TU Delft: Novel disaster communication system empowers communities and can save lives
Even a low phone battery can mean the difference between life and death during disasters. With the help of TU Delft researcher Indushree Banerjee, the opportunity to communicate and be rescued is no longer dependent on owning an expensive phone with a long-life battery. She has designed a novel energy-efficient and reliable emergency communication system using smartphones, that maximizes the number of people who are able to communicate during a longer period of time. Banerjee’s research is published in Scientific Reports on 30 March.
Digital divide and a value-based system
The first 72 hours after a disaster are especially crucial for survival, when (inter)national rescue parties are not yet on the scene. Reliable communication is of essence for self-organized rescue. During disasters, however, blackouts most often prevent citizens from charging their phones; only those with battery charge at the point in time can communicate. This is an unwanted situation and instigated Banerjee to develop a value-based emergency communication system based on participatory fairness: the ‘Self-Organisation for Survival’ (SOS) emergency communication system.
How it works
Banerjee: “A phone loses battery charge when connecting to another phone or when sending, receiving, or relaying a message. SOS is designed in such a way that phones choose to connect only with one other phone, the one with the highest battery charge in their transmission range. As people move around, their phones switch connection when appropriate. By limiting the number of contacts and switching connections, the phone battery will last a lot longer and prevent any single phone from being unnecessarily overused.”

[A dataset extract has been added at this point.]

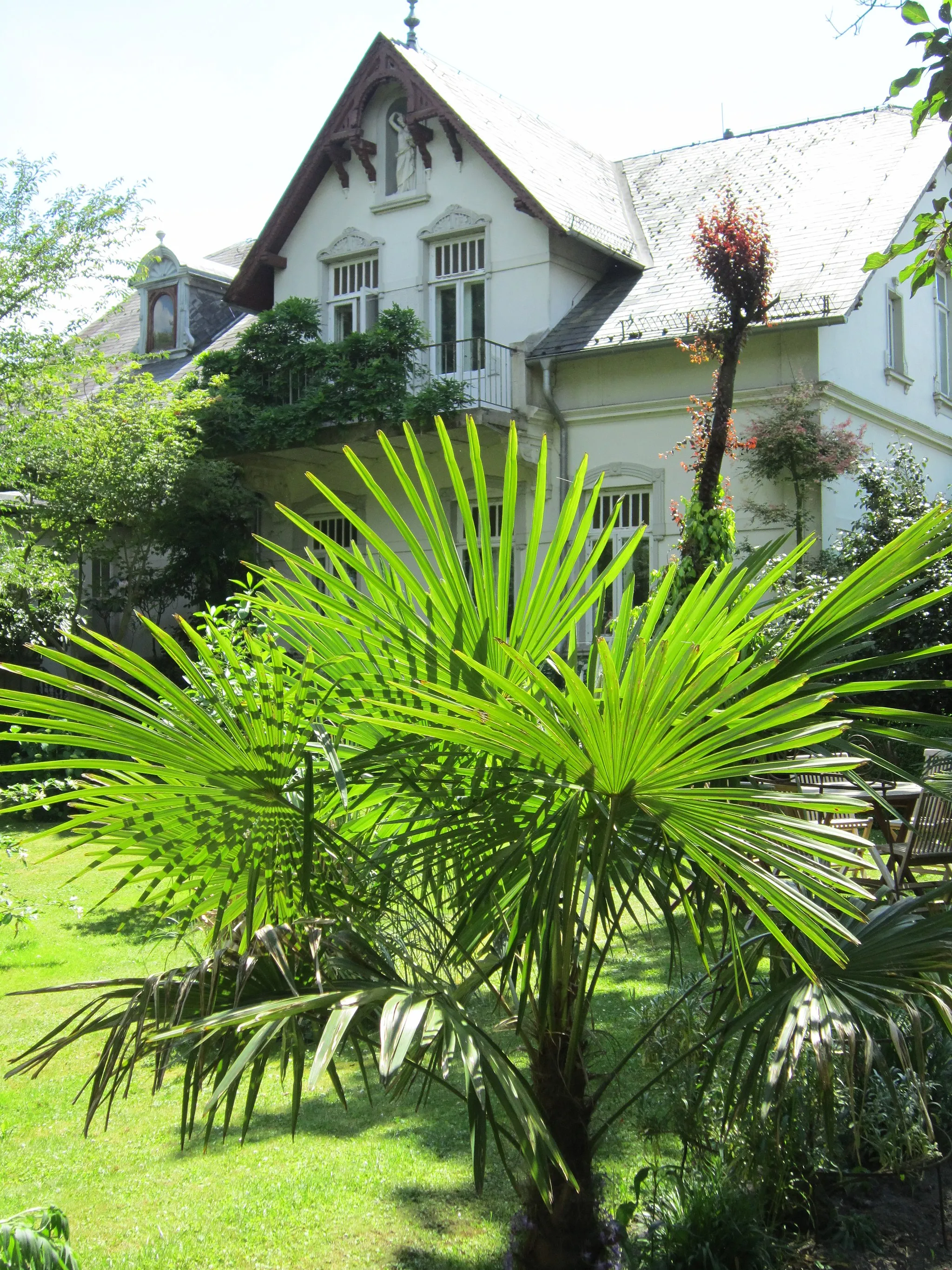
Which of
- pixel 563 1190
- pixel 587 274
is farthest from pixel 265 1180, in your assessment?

This is in contrast with the generic mesh topology that underlies current emergency communication solutions. These solutions form so many connections that they do not last the crucial 72-hours. In the SOS system, the phones with lower battery charge are being spared, such that participatory fairness and a longer network lifetime is achieved.
“SOS enables collective sharing of energy resources when most needed, providing the basis for a truly socio-technical participatory system,” say Frances Brazier, professor of Engineering Systems Foundations and Martijn Warnier, professor of Complex Systems Design, both at TU Delft who supervised Banerjee together with Dirk Helbing. Helbing, Professor of Computational Social Science at ETH Zurich and affiliate professor at TU Delft, says: “The SOS system truly is a big step forward in achieving participatory resilience of disaster-struck communities.”
Robust and reliable
What makes the system robust and reliable is its capacity to automatically reorganise when connections fail, when people move around or when a phone leaves the network. Without any user involvement the SOS communication network automatically and dynamically assigns high-battery phones as hubs and adapts the topology to changing population density and battery charges. Comparative agent-based modelling demonstrates that, compared to a conventional mesh communication network, the SOS network design results in fair participation of all phones and a longer network lifetime. This helps make communities resilient, limiting the impact of a disaster and to save human lives.
Next step
So far this concept has been tested in computer models. The next step is to develop the actual app so that the SOS emergency communication system can be tested in real life. Banerjee together with other researchers is now seeking cooperation with international humanitarian aid agencies to get this started.